The practical difference: in a monolith, changing the notification module requires redeploying the entire application. In microservices, you redeploy only the notification service. In a monolith, a memory leak in one module crashes everything. In microservices, it only crashes that one service.

Monolith module:                    Microservice:
  Same process                        Separate process
  Shared memory / function calls      Network calls (HTTP, events)
  One database                        Own database
  Deploy together                     Deploy independently
  Scale together                      Scale independently

The trade-off is that microservices introduce network complexity — calls that were in-memory function calls now go over the network and can fail, be slow, or arrive out of order.

Q2. What is an API gateway and why do you need one?

Why interviewers ask: Evaluates understanding of cross-cutting concerns and system architecture.

Model answer:

An API gateway is a single entry point that sits between clients and your microservices. Instead of clients knowing the URL and port of every service, they talk to one endpoint — the gateway — which routes requests to the correct service.

Beyond routing, the gateway handles cross-cutting concerns: authentication (validate JWT once, not in every service), rate limiting (prevent abuse at the edge), logging (centralized request logging with correlation IDs), and header manipulation (inject X-User-Id from the verified token so services trust it).

// Without gateway: client knows every service
fetch('http://user-service:4001/users/1');
fetch('http://order-service:4002/orders');
fetch('http://notif-service:4003/notifications');

// With gateway: client knows one endpoint
fetch('http://api.myapp.com/api/users/1');
fetch('http://api.myapp.com/api/orders');
fetch('http://api.myapp.com/api/notifications');

Key rule: the gateway is for external traffic only.
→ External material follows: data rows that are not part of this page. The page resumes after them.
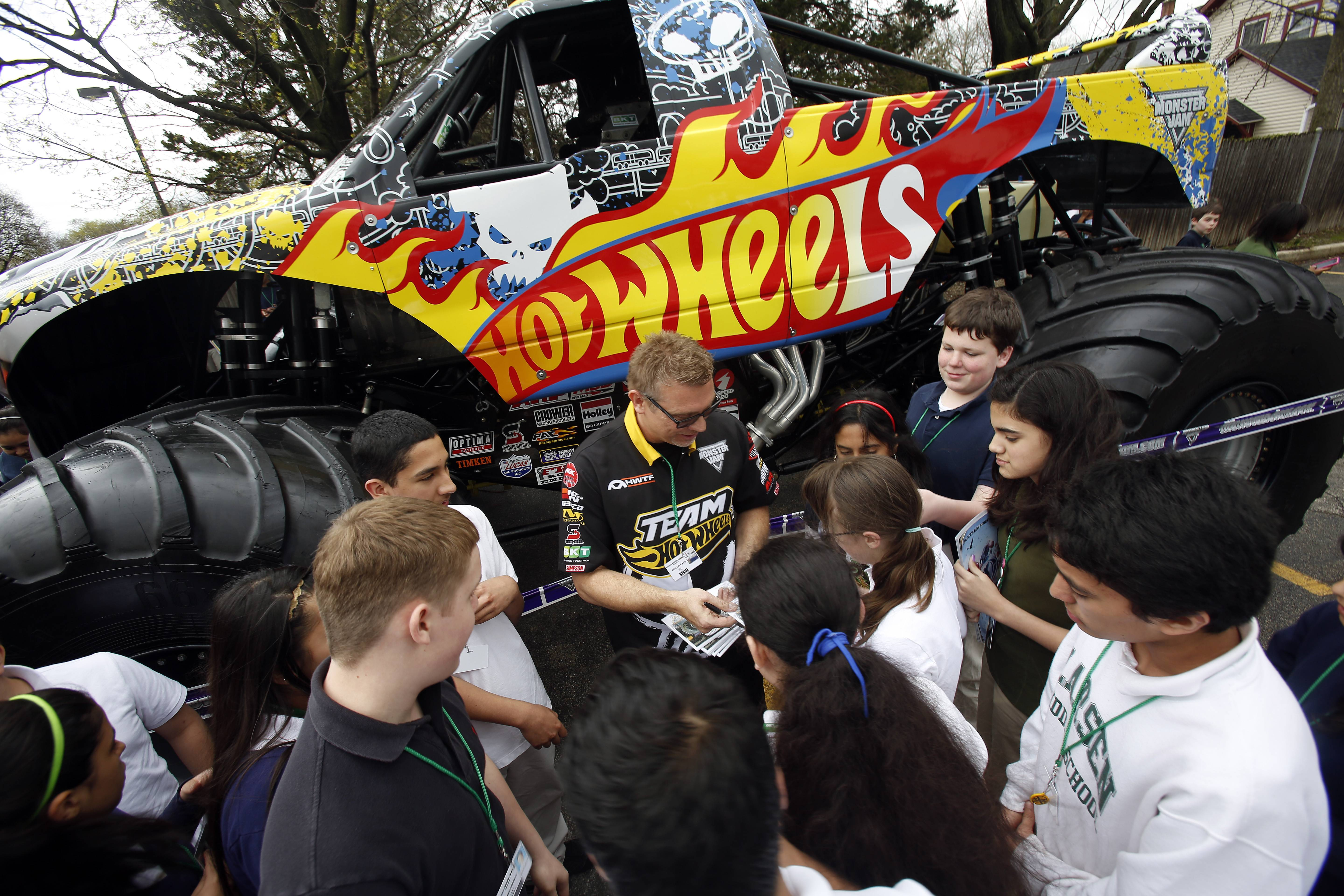 Larsen Middle School alumnus Scott Buetow, a driver for the Hot Wheels team on the Monster Jam circuit, signs autographs for students Tuesday at the Elgin school.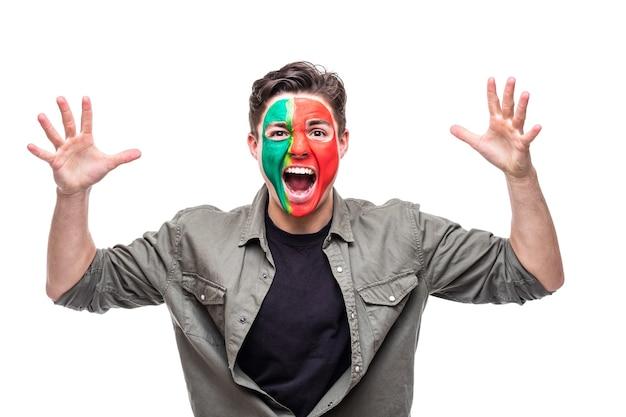 Fã de torcedor homem bonito da seleção nacional de portugal pintou o rosto da bandeira obter vitória feliz gritando para a câmera. emoções dos fãs.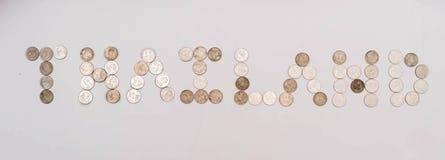 Pièces de monnaie de baht empilées ensemble Image libre de droits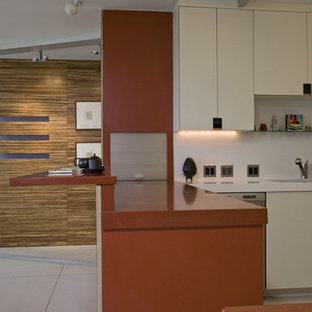 Large contemporary eat-in kitchen designs - Example of a large trendy u-shaped cement tile floor and white floor eat-in kitchen design in Chicago with an undermount sink, flat-panel cabinets, white cabinets, quartz countertops, white backsplash, quartz backsplash, stainless steel appliances, a peninsula and white countertops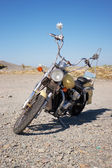 Old motorcycle is in a vacant lot autumn day — Stock Photo
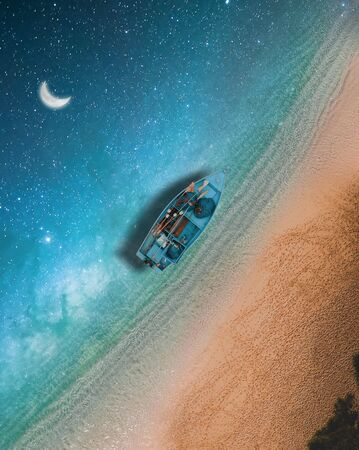 Surreal perspective top view of a sandy beach with night sky instead of sea, starry night with half moon, a fishing boat floats in this imaginary scene
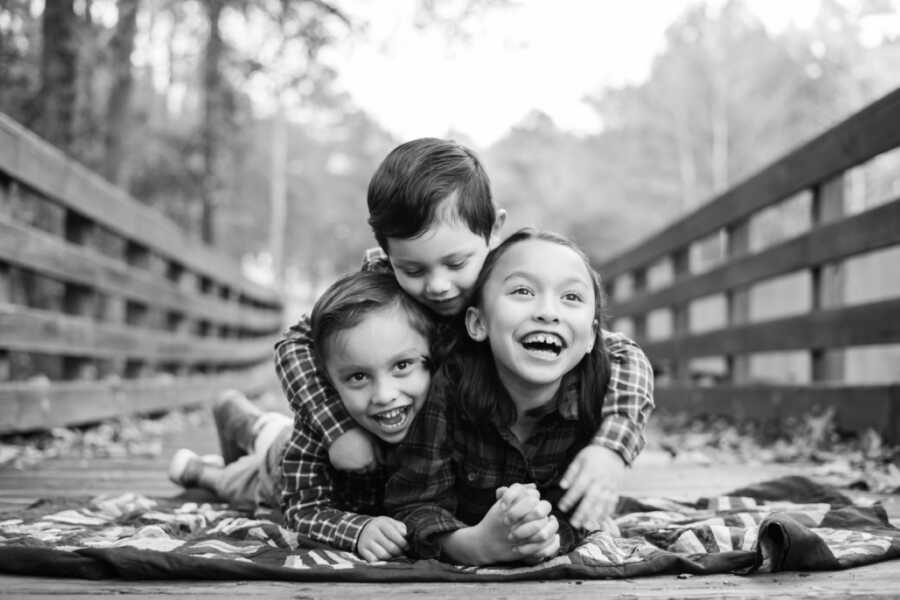 Three siblings take a photo together for a fall photoshoot while laying on a blanket on a wooden bridge
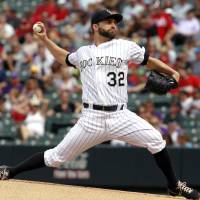 Photo - Colorado Rockies starting pitcher Tyler Chatwood works against the Cincinnati Reds in the first inning of a baseball game in Denver on Sunday, Sept. 1, 2013. (AP Photo/David Zalubowski)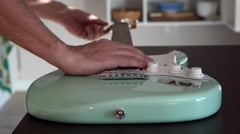 Person tuning and fixing electric guitar Stock Footage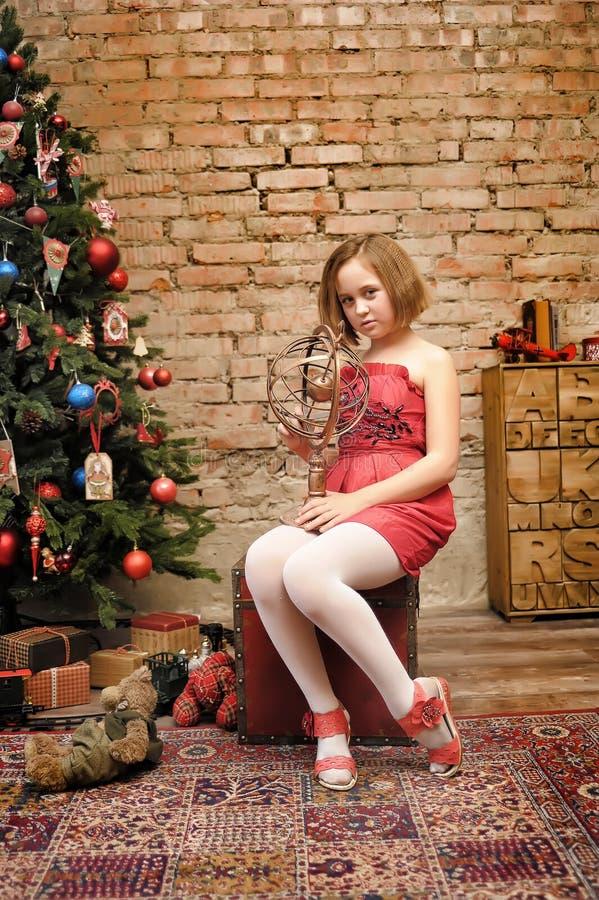 Παιδί κοριτσιών στο κόκκινο φόρεμα στο χριστουγεννιάτικο δέντρο στοκ φωτογραφία με δικαίωμα ελεύθερης χρήσης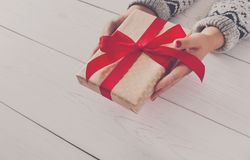 Woman's hands give christmas gift in present box Royalty Free Stock Images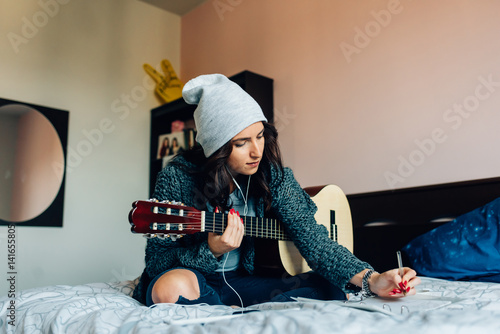 Fototapeta Young beautiful woman composing a song  sitting on her bed in the bedroom holdin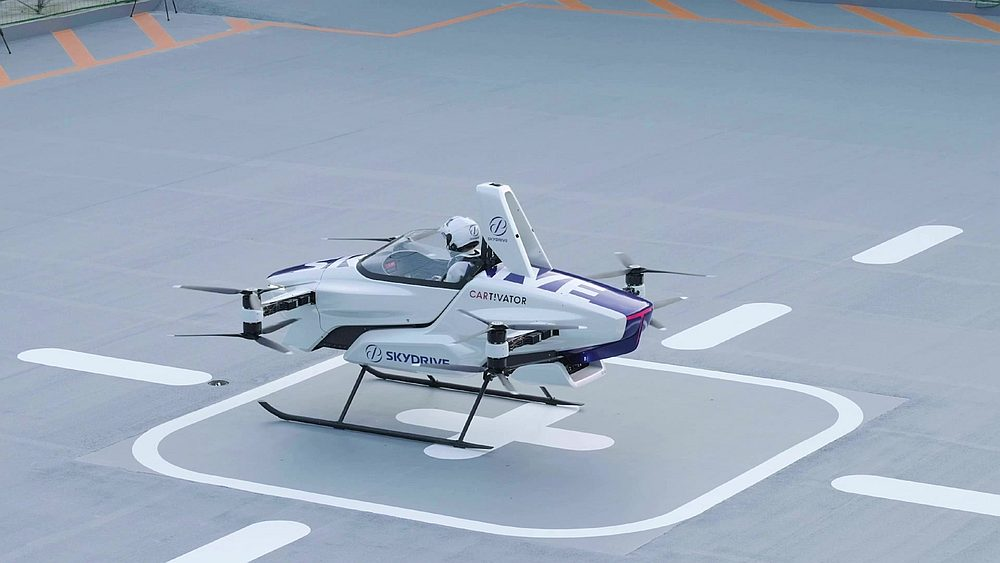 SkyDrive hails 'the first public demonstration of a flying car in Japan' and says the vehicle, around the size of two parked cars, circled the testing field for four minutes. — AFP pic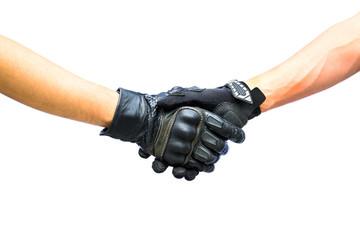Two hands biker gloves meet in hand shake
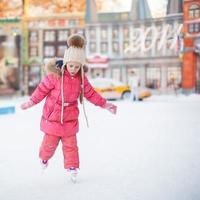 adorabile bambina felice godendo pattinaggio presso la pista di pattinaggio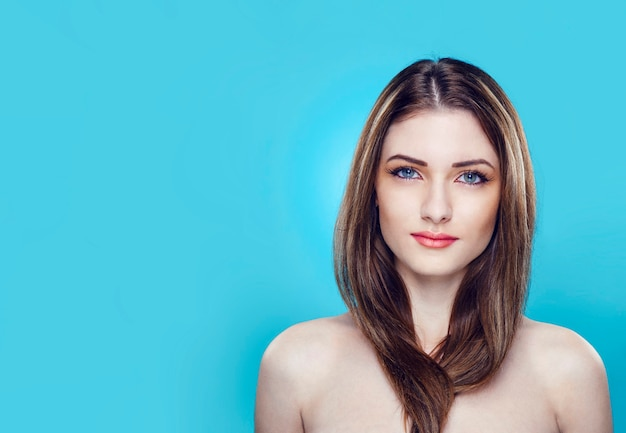 Portrait of a beautiful young female model with bare shoulders with makeup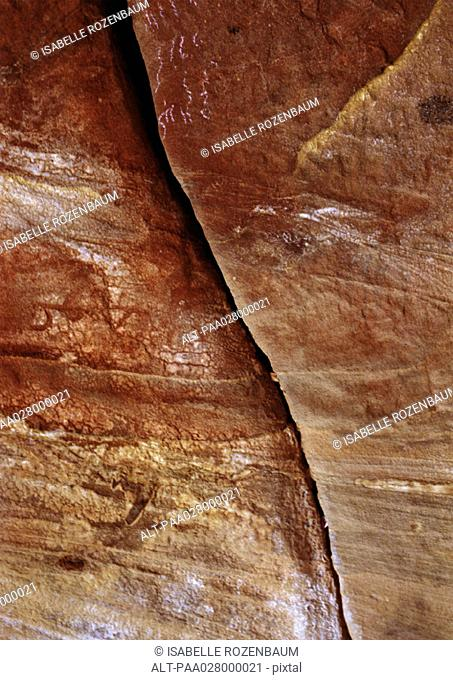 Red rock with crack, close up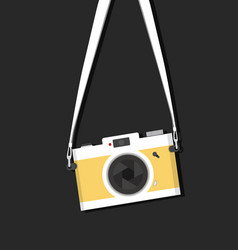 Hanging vintage camera with strap vector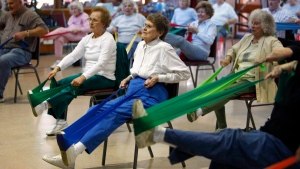 The Reynoldsburg Senior Center participants Eva Mae Bullen in white, left, and Marilyn O'connor use rubber straps to exercise during an hour long workout, Jan, 10, 2011 in Columbus, Ohio. (AP Photo/Columbus Dispatch, Jeff Hinckley)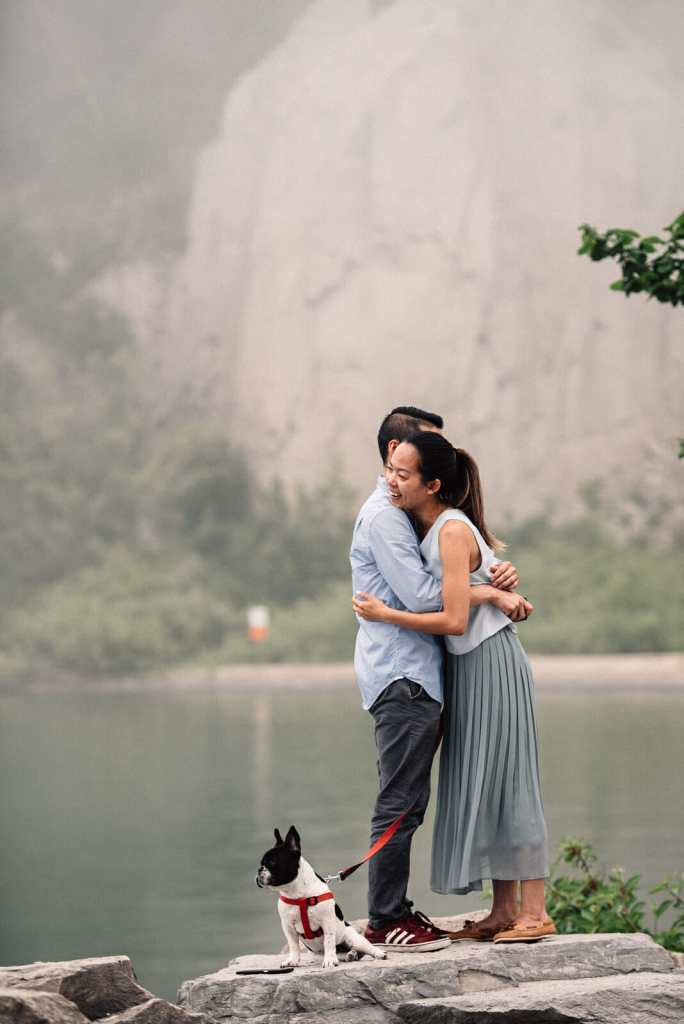 couple hugs after getting engaged at scarborough bluffs in toronto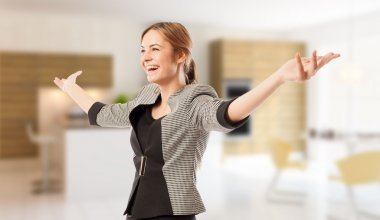 Excited real estate agent or broker with arms wide open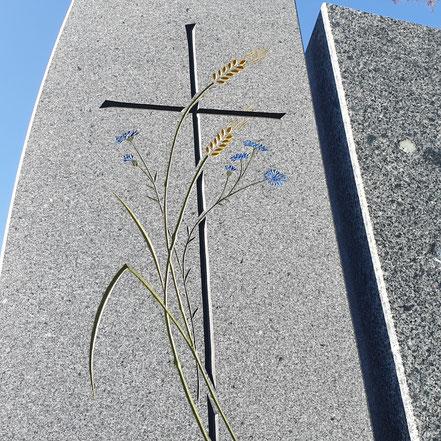 Farbig getöntes Kornblumen-Ornament auf einem Grabstein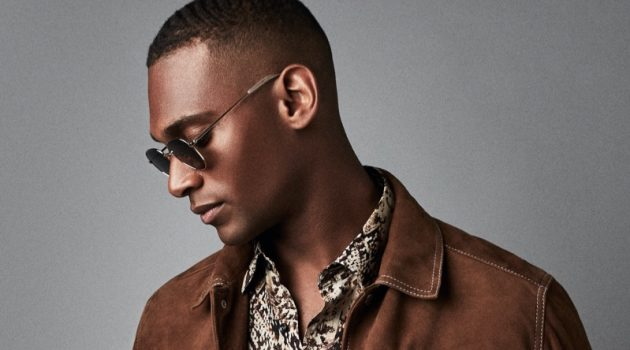 Embracing western style, Patrick Nodanche models a brown suede Hurst jacket from Reiss. He also rocks the brand's Adder snake print shirt with its Etna jeans and Rio sunglasses.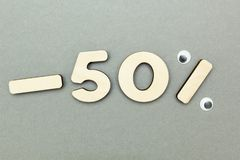 -50% sale of wooden figures on a gray paper background royalty free stock photo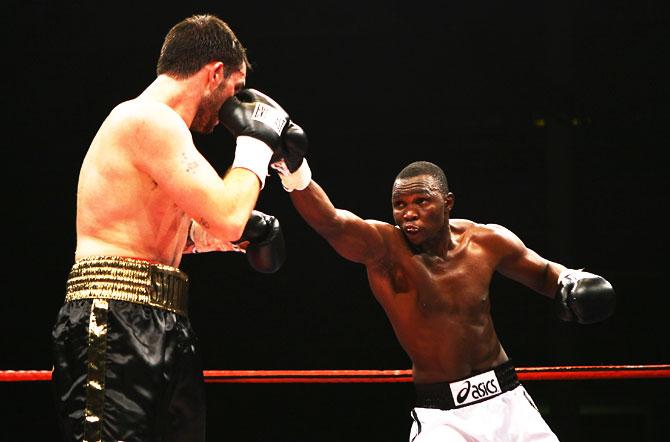 Francis Cheka (right) throws a punch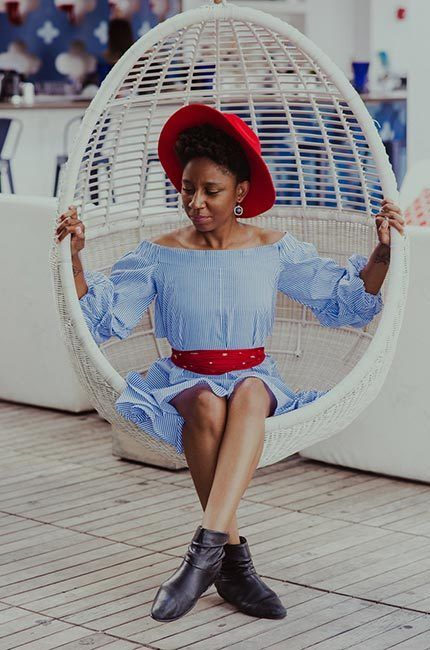African-American woman, sitting in oval swing chair, is dressed blue and white striped dress wears red wide-brimmed hat and black boots.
Internal service-to-service calls should go directly or through a message queue, not through the gateway — adding an unnecessary network hop.

Q3. Why do distributed systems need retries and timeouts?

Why interviewers ask: Tests awareness that microservices operate over unreliable networks, not in-memory.

Model answer:

In a monolith, calling a function either succeeds or throws — it never "times out" or experiences a "network partition." In microservices, every inter-service call goes over the network, introducing failure modes that don't exist in monoliths: network timeouts, DNS failures, the target service being down, the target service being overloaded, or partial responses from dropped connections.

Timeouts prevent your service from waiting indefinitely. Without a timeout, a call to a slow service blocks the calling thread. If many requests pile up, your thread pool is exhausted and your service becomes unresponsive — even though nothing is wrong with YOUR code. Always set explicit timeouts (3-5 seconds for internal calls).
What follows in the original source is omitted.